The study was conducted at an outpatient clinic.
Patients with adrenocortical adenomas (nonsecreting, n = 66; SH, n = 28) and 188 age- and sex-matched controls drawn from the general population participated in the study.
Cortisol, 21-deoxycortisol, 11-deoxycortisol, 17-hydroxyprogesterone, androstenedione, dehydroepiandrosterone, T, progesterone, 11-deoxycorticosterone, and corticosterone in the basal condition and after a 1-24 ACTH test, and clinical data were measured.
Patients with SH showed lower basal and 1-24 ACTH-stimulated levels of dehydroepiandrosterone and androstenedione than those with nonsecreting adenomas and controls. T was also lower in SH females. Receiver-operating characteristic curves showed that androgens had good accuracy in predicting SH (sensitivity and specificity were 71% and 76% for dehydroepiandrosterone and 69% and 61% for androstenedione, respectively). Increased cortisol and reduced dehydroepiandrosterone levels were independently associated with increased waist circumference. Cortisol was also independently associated with increased number of cardiovascular risk factors in SH patients. After 1-24 ACTH stimulation, the SH patients also showed increased production of 21-deoxycortisol and 11-deoxycorticosterone.
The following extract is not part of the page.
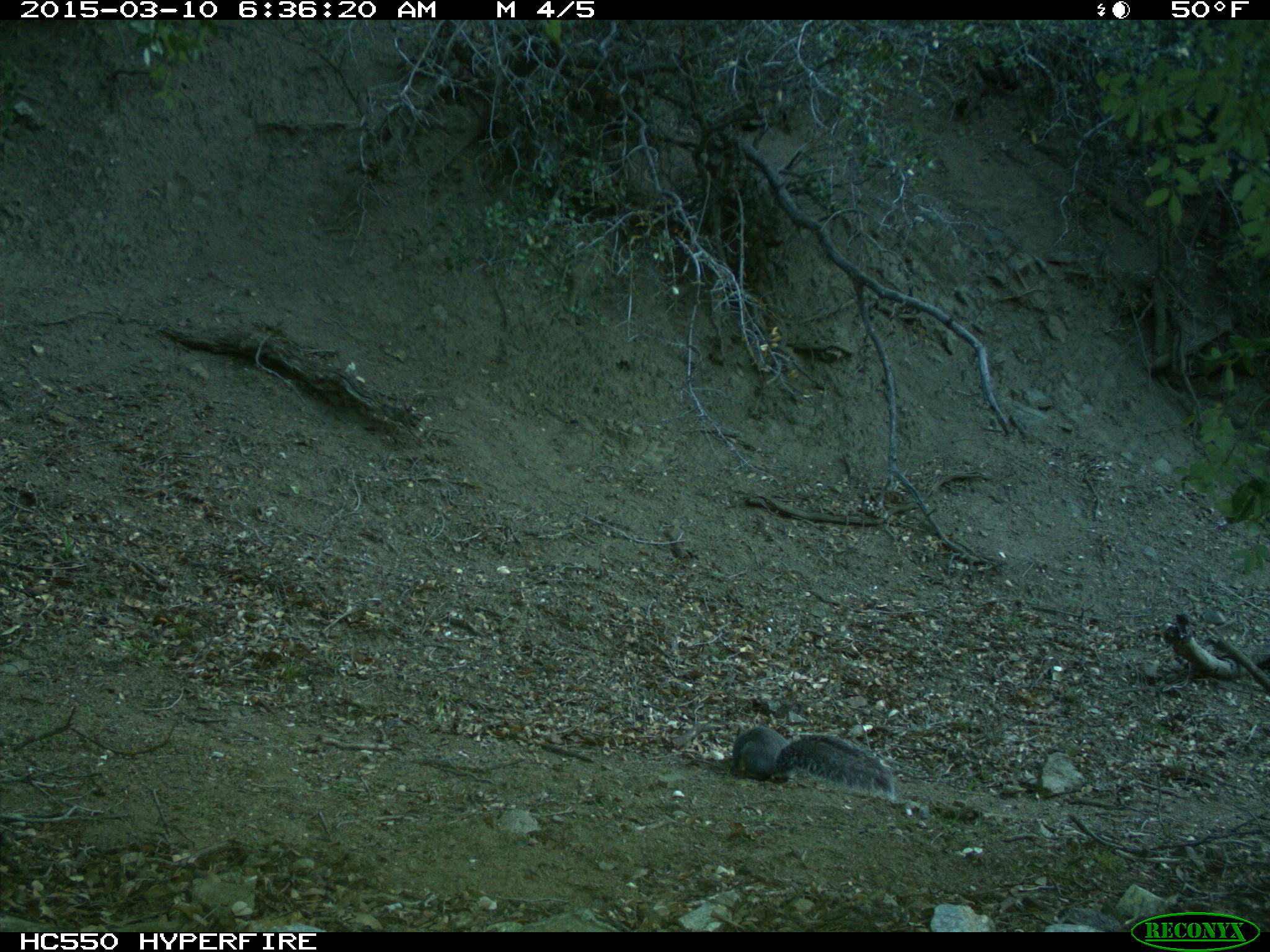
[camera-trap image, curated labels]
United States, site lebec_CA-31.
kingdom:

Liquid chromatography-tandem mass spectrometry steroid profile performed for the first time in sera from patients with adrenocortical adenomas showed impaired secretion of several steroids in SH patients. This fingerprint can help in better characterizing the functional status of these tumors.
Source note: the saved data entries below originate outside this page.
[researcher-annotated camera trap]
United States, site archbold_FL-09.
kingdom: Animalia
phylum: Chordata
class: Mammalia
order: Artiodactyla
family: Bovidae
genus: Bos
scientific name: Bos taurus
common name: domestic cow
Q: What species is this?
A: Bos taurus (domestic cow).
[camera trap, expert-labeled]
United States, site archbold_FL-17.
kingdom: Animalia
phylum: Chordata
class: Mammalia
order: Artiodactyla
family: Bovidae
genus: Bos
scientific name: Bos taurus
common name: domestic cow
长期随访研究表明,肾上腺皮质腺瘤所致亚临床皮质醇增多症(SH)患者心血管疾病发病率和死亡率增加。尚未有研究调查SH患者的类固醇谱及其影响。
本研究旨在通过液相色谱 - 串联质谱法分析单侧肾上腺皮质腺瘤患者血清中的类固醇谱。
这是一项横断面研究。
研究在门诊诊所进行。
肾上腺皮质腺瘤患者(无分泌功能者,n = 66;SH患者,n = 28)以及从普通人群中选取的188名年龄和性别匹配的对照者参与了研究。
测量基础状态下以及1 - 24促肾上腺皮质激素(ACTH)试验后血清中的皮质醇、21 - 脱氧皮质醇、11 - 脱氧皮质醇、17 - 羟孕酮、雄烯二酮、脱氢表雄酮、睾酮、孕酮、11 - 脱氧皮质酮和皮质酮,并收集临床数据。
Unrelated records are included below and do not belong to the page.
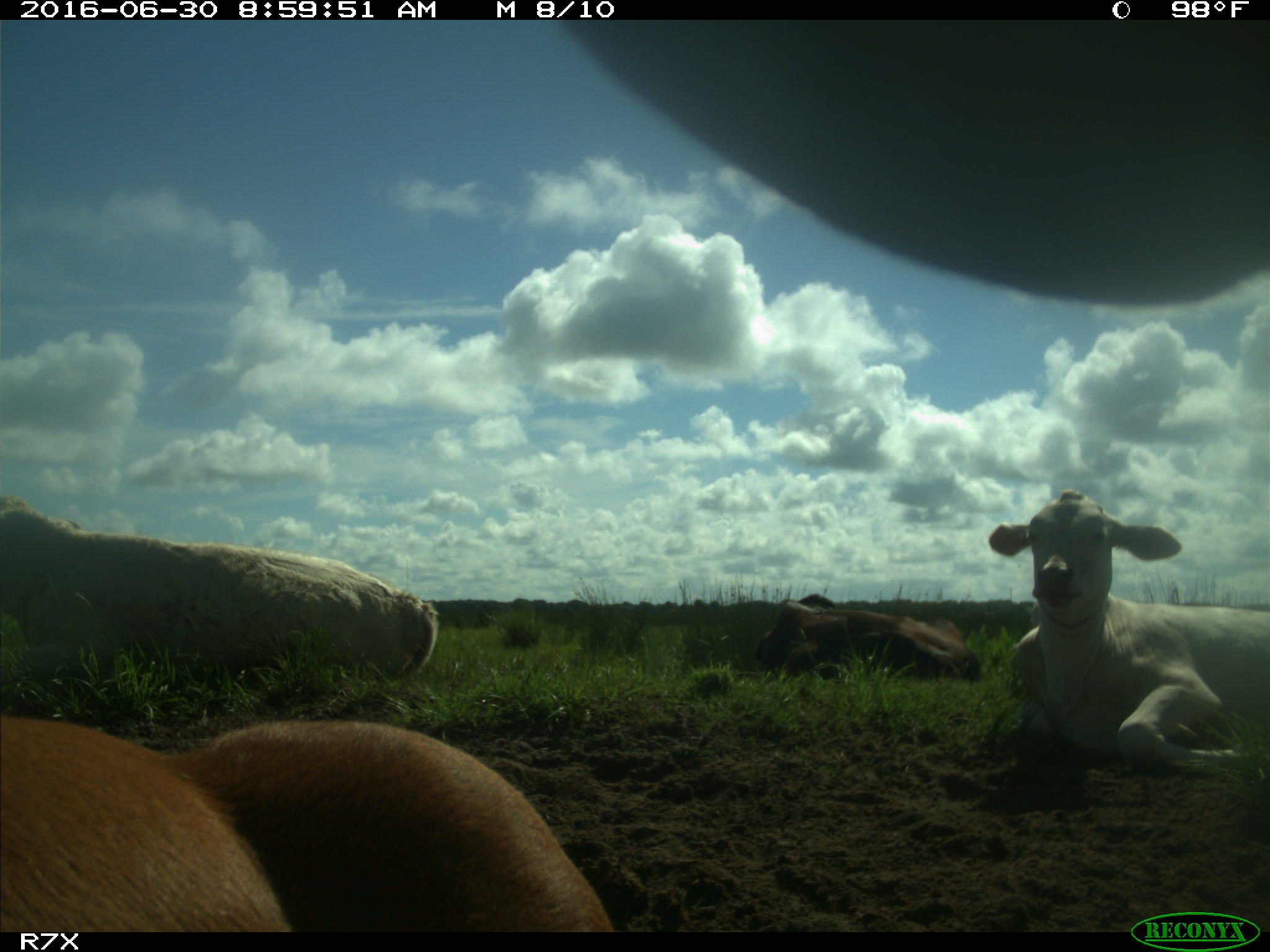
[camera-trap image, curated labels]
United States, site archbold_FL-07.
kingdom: Animalia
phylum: Chordata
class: Mammalia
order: Artiodactyla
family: Bovidae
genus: Bos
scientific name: Bos taurus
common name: domestic cow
Bos taurus (domestic cow).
与无分泌功能腺瘤患者及对照者相比,SH患者基础状态下以及1 - 24 ACTH刺激后的脱氢表雄酮和雄烯二酮水平较低。SH女性患者睾酮水平也较低。受试者工作特征曲线显示,雄激素在预测SH方面具有良好的准确性(脱氢表雄酮的敏感性和特异性分别为71%和76%,雄烯二酮分别为69%和61%)。皮质醇升高和脱氢表雄酮水平降低与腰围增加独立相关。皮质醇还与SH患者心血管危险因素数量增加独立相关。1 - 24 ACTH刺激后,SH患者21 - 脱氧皮质醇和11 - 脱氧皮质酮的分泌也增加。
首次对肾上腺皮质腺瘤患者血清进行的液相色谱 - 串联质谱类固醇谱分析显示,SH患者多种类固醇分泌受损。这种特征有助于更好地描述这些肿瘤的功能状态。